TASK ITEM. Set every record down again, identical to the original.

MATERIAL FOR THIS EXERCISE.
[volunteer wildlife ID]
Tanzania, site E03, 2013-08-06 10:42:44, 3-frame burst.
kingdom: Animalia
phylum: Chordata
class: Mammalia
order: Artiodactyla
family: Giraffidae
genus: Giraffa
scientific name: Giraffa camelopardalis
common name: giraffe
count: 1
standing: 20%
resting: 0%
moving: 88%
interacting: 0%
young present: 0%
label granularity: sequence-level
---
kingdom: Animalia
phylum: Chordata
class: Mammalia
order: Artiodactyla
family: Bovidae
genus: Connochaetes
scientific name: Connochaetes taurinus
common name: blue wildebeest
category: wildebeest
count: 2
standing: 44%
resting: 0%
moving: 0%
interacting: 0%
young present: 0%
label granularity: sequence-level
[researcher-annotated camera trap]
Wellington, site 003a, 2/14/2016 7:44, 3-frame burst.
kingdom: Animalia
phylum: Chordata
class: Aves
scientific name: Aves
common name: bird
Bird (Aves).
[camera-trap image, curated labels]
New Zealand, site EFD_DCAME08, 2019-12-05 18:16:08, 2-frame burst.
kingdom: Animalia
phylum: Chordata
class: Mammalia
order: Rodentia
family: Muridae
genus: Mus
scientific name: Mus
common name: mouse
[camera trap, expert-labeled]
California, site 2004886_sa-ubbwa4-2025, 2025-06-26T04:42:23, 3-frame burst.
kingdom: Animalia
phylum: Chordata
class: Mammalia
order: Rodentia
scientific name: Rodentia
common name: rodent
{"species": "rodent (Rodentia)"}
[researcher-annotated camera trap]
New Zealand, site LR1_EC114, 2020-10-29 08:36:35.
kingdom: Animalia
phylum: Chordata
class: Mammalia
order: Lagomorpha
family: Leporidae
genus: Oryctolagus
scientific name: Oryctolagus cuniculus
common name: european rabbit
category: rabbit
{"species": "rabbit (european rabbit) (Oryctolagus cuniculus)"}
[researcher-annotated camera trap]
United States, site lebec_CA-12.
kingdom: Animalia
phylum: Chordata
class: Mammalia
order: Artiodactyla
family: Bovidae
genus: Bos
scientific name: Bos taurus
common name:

ANSWER SECTION.
[volunteer wildlife ID]
Tanzania, site E03, 2013-08-06 10:42:44, 3-frame burst.
kingdom: Animalia
phylum: Chordata
class: Mammalia
order: Artiodactyla
family: Giraffidae
genus: Giraffa
scientific name: Giraffa camelopardalis
common name: giraffe
count: 1
standing: 20%
resting: 0%
moving: 88%
interacting: 0%
young present: 0%
label granularity: sequence-level
---
kingdom: Animalia
phylum: Chordata
class: Mammalia
order: Artiodactyla
family: Bovidae
genus: Connochaetes
scientific name: Connochaetes taurinus
common name: blue wildebeest
category: wildebeest
count: 2
standing: 44%
resting: 0%
moving: 0%
interacting: 0%
young present: 0%
label granularity: sequence-level
[researcher-annotated camera trap]
Wellington, site 003a, 2/14/2016 7:44, 3-frame burst.
kingdom: Animalia
phylum: Chordata
class: Aves
scientific name: Aves
common name: bird
Bird (Aves).
[camera-trap image, curated labels]
New Zealand, site EFD_DCAME08, 2019-12-05 18:16:08, 2-frame burst.
kingdom: Animalia
phylum: Chordata
class: Mammalia
order: Rodentia
family: Muridae
genus: Mus
scientific name: Mus
common name: mouse
[camera trap, expert-labeled]
California, site 2004886_sa-ubbwa4-2025, 2025-06-26T04:42:23, 3-frame burst.
kingdom: Animalia
phylum: Chordata
class: Mammalia
order: Rodentia
scientific name: Rodentia
common name: rodent
{"species": "rodent (Rodentia)"}
[researcher-annotated camera trap]
New Zealand, site LR1_EC114, 2020-10-29 08:36:35.
kingdom: Animalia
phylum: Chordata
class: Mammalia
order: Lagomorpha
family: Leporidae
genus: Oryctolagus
scientific name: Oryctolagus cuniculus
common name: european rabbit
category: rabbit
{"species": "rabbit (european rabbit) (Oryctolagus cuniculus)"}
[researcher-annotated camera trap]
United States, site lebec_CA-12.
kingdom: Animalia
phylum: Chordata
class: Mammalia
order: Artiodactyla
family: Bovidae
genus: Bos
scientific name: Bos taurus
common name:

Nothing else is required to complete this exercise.